**About this exercise:** Reproduce exactly, and nothing but, the lines between the one with "クソ女に幸あれ【期間限定無料】 1" and the end of the entries, both ends included.

Start of Supplied material

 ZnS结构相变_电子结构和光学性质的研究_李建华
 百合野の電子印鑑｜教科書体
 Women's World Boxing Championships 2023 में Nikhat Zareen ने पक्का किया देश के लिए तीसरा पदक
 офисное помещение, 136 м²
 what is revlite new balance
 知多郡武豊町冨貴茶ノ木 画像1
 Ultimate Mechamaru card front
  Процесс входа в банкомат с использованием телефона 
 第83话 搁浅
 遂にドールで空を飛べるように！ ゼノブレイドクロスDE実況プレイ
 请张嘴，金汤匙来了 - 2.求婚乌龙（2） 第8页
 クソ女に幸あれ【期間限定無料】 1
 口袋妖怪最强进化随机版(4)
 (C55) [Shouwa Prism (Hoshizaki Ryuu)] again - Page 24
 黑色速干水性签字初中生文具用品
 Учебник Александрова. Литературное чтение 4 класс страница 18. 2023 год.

End of Supplied material

**Response to the task:**
 クソ女に幸あれ【期間限定無料】 1
 口袋妖怪最强进化随机版(4)
 (C55) [Shouwa Prism (Hoshizaki Ryuu)] again - Page 24
 黑色速干水性签字初中生文具用品
 Учебник Александрова. Литературное чтение 4 класс страница 18. 2023 год.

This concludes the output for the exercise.